- _Exercise details_: How many of the lines below contain the string "left", counting only matches with the same uppercase and lowercase letters? Reply with the number alone.

- _Records supplied_:

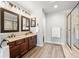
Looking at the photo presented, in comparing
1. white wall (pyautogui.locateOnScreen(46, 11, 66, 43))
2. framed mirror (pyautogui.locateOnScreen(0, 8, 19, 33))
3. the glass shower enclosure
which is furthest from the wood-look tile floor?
white wall (pyautogui.locateOnScreen(46, 11, 66, 43))

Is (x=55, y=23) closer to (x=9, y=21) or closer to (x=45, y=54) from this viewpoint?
(x=45, y=54)

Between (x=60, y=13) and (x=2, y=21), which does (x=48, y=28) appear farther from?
(x=2, y=21)

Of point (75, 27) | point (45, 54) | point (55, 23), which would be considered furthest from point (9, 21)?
point (55, 23)

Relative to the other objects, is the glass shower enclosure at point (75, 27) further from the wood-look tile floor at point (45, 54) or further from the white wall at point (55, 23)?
the white wall at point (55, 23)

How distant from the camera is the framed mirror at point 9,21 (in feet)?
10.6

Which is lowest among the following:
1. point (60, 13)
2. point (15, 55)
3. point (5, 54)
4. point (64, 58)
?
point (64, 58)

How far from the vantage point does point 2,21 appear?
3164mm

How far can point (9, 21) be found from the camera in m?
3.65

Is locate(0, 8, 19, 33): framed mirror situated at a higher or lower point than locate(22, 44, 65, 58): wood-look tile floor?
higher

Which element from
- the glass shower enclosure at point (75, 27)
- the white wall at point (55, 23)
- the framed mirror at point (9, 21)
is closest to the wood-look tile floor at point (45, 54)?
the glass shower enclosure at point (75, 27)

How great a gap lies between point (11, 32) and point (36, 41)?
2.43m

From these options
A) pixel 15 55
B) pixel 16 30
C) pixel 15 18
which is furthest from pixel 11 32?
pixel 15 55

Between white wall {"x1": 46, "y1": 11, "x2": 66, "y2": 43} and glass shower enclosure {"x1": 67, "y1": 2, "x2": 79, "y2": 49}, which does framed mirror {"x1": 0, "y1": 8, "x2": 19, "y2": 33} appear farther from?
white wall {"x1": 46, "y1": 11, "x2": 66, "y2": 43}

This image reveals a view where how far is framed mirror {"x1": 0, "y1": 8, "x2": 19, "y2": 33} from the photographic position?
10.6 ft
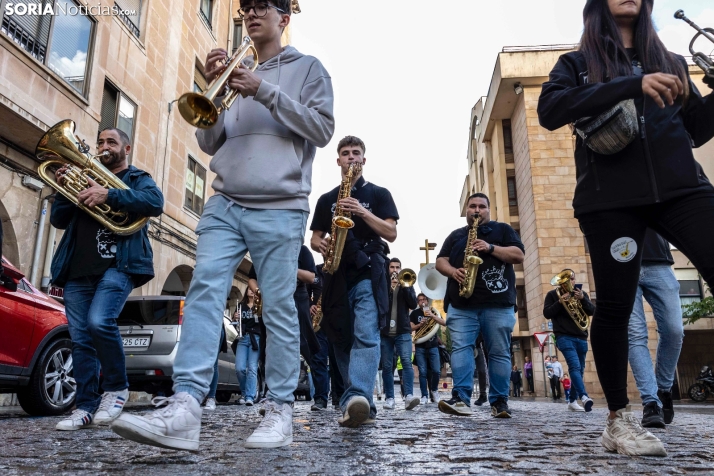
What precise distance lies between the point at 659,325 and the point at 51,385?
5.76 meters

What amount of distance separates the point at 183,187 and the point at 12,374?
43.6ft

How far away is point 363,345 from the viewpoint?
4.43 metres

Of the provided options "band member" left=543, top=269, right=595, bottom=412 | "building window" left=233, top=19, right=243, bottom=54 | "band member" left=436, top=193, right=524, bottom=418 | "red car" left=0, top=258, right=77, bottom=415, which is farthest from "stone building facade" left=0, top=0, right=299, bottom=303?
"band member" left=543, top=269, right=595, bottom=412

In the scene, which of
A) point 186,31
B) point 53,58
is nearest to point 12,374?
point 53,58

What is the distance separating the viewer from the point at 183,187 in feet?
60.5

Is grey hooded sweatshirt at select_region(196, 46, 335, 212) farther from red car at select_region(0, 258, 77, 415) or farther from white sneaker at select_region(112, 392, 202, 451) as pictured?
red car at select_region(0, 258, 77, 415)

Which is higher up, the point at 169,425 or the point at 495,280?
the point at 495,280

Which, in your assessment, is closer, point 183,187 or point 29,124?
point 29,124

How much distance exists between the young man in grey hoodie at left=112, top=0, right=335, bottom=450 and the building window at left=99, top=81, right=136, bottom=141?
11880 mm

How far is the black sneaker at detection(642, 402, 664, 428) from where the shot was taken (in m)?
4.22

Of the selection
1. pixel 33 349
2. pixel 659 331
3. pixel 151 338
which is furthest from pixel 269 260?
pixel 151 338

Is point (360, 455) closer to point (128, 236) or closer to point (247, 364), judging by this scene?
point (128, 236)

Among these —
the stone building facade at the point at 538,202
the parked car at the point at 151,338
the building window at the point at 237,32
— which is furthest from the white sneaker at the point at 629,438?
the stone building facade at the point at 538,202

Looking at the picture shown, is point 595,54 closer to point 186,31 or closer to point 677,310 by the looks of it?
point 677,310
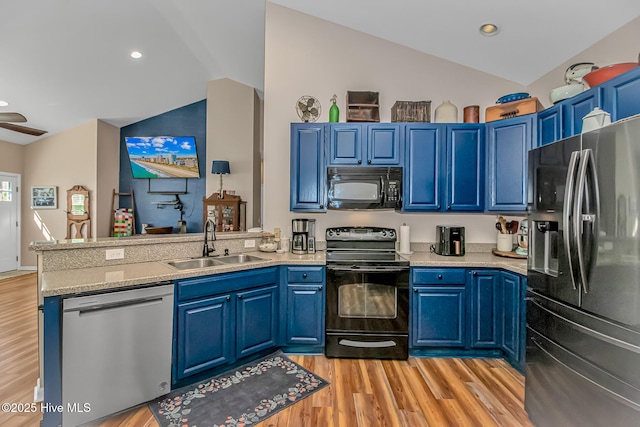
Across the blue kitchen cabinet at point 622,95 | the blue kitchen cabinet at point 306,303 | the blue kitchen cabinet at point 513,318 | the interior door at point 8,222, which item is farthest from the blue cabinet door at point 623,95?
the interior door at point 8,222

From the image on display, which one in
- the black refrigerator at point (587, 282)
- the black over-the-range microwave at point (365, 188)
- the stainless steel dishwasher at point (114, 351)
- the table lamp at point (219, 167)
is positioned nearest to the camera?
the black refrigerator at point (587, 282)

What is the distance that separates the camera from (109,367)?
1.75 m

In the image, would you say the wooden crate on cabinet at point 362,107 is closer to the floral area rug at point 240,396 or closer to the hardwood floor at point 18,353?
the floral area rug at point 240,396

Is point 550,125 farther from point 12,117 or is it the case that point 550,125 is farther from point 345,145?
point 12,117

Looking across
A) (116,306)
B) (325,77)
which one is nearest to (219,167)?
(325,77)

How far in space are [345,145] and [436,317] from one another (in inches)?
73.7

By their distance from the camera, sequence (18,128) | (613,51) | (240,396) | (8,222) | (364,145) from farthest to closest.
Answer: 1. (8,222)
2. (18,128)
3. (364,145)
4. (613,51)
5. (240,396)

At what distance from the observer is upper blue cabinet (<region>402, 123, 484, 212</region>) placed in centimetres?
289

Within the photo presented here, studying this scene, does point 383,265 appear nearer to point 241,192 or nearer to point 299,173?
point 299,173

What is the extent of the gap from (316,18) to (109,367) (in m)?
3.78

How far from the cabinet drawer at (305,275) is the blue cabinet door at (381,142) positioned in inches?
48.4

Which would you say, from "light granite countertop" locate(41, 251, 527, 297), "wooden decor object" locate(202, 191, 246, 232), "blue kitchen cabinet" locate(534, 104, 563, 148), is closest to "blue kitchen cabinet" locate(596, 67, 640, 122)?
"blue kitchen cabinet" locate(534, 104, 563, 148)

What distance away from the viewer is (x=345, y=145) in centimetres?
294

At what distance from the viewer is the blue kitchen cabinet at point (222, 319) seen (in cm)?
206
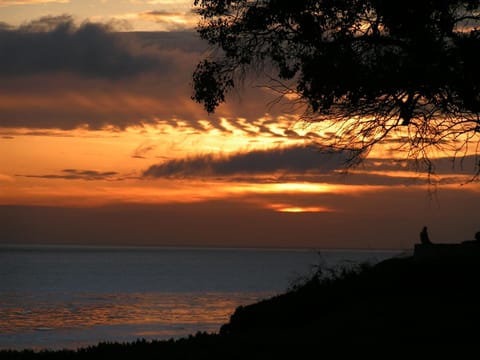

- _Response to the task_: 3